The problem is not the documentation. The problem is that without surfaced metrics and user-facing elements showing the effects, a mechanism like that can quietly degrade and nobody notices. Not because anyone was careless. Because nobody is holding the whole system in their head closely enough to notice a slow drift in retrieval quality across a knowledge base that is patching itself. The documentation being correct does not help. We are producing it faster than anyone can read it, and even if we could read it, reading is not the same as watching the behaviour. A working system you have stopped watching is a future incident you have not met yet.
This is the half of the answer the practitioner discourse has not named. Willison named the discomfort. Cherny named the review bottleneck and shipped a fix for it. Nobody named the cognitive load bottleneck, and it is the one that bites disciplined teams hardest, precisely because they are the ones shipping working systems fast enough to lose track of.
Routines are not just a way to automate the gates we already run. They are the runtime for the measurement layer the human can no longer maintain at velocity. A weekly knowledge base health routine that connects to the repo and the database, pulls the metrics, flags every chunk patched more than twice, compares retrieval quality to last week, and lands the report as a pull request comment. An undocumented mechanism routine that runs on push to main and scans for new pipeline stages or modules with no corresponding documentation. A UI surface coverage routine that holds a registry of measured mechanisms and flags any that have measurement but no user-facing surface, because a mechanism nobody can see is a mechanism nobody will notice failing.
The discipline has not just moved. It has acquired a new layer. The measurement layer the humans cannot maintain at the pace of the build, the agents can.
Two answers, two bottlenecks
Anthropic’s same-day answer was Code Review, an agent team in front of every pull request. That is the right answer to the review bottleneck. Our answer is to move the discipline upstream into the artefacts and downstream into the routines that watch the system. That is the right answer to the cognitive load bottleneck. The two answers are not competitors. They address different points where the work used to happen and no longer can. A team can do both, and most should.

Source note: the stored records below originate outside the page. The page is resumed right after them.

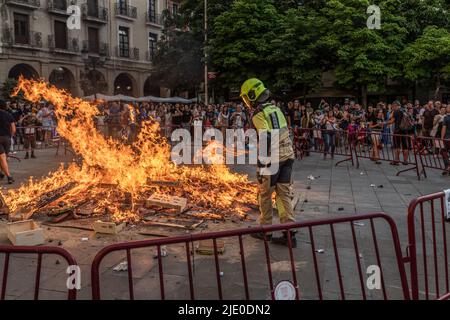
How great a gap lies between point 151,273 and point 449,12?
90.1ft

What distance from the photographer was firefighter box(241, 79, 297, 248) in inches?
225

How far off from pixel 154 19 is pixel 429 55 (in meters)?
25.9

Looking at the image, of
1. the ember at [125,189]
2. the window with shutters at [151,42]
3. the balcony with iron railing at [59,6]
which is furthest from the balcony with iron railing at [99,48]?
the ember at [125,189]

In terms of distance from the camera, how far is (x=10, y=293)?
4363 mm

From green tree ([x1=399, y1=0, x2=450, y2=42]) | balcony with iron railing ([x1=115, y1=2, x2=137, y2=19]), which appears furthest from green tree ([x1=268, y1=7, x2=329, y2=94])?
balcony with iron railing ([x1=115, y1=2, x2=137, y2=19])

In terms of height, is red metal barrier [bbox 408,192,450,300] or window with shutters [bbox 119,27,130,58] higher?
window with shutters [bbox 119,27,130,58]

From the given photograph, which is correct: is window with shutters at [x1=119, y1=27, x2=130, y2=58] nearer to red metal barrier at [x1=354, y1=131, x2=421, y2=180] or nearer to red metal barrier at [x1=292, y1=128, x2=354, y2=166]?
red metal barrier at [x1=292, y1=128, x2=354, y2=166]

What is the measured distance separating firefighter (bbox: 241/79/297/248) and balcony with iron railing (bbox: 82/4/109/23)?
106 ft

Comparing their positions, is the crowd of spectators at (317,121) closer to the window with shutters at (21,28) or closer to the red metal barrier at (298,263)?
the red metal barrier at (298,263)

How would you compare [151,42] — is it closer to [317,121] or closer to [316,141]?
[317,121]

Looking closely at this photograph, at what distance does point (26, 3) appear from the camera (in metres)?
29.7

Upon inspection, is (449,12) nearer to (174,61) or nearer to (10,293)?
(174,61)

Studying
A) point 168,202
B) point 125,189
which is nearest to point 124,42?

I want to be precise about what is still aspirational on our side. The gates are still manual. The routines are designed, not shipped. The cognitive load problem is named here more clearly than it is solved in our own stack. The argument is not that the inmydata pattern is finished. The argument is narrower and harder than that. The line has moved, the discipline has moved with it, and the practitioner who is still trying to hold the line at the level of “did I read every line” is defending a position that no longer exists. Better to admit where the discipline actually lives now and build for it.
Willison ended in discomfort. The platform answered the bottleneck it could see. The practitioner answer is to specify every interface, document every consumer, run the tear-down passes until the objections are housekeeping, gate the deployment, and then run the routines that watch the system you can no longer hold in your head. The line moved. The discipline did not. It is in a different place, doing a different job, for a different consumer. The teams that work this out will keep shipping. The teams that do not will meet the normalisation of deviance the way you always meet it, on the day it finally costs you something.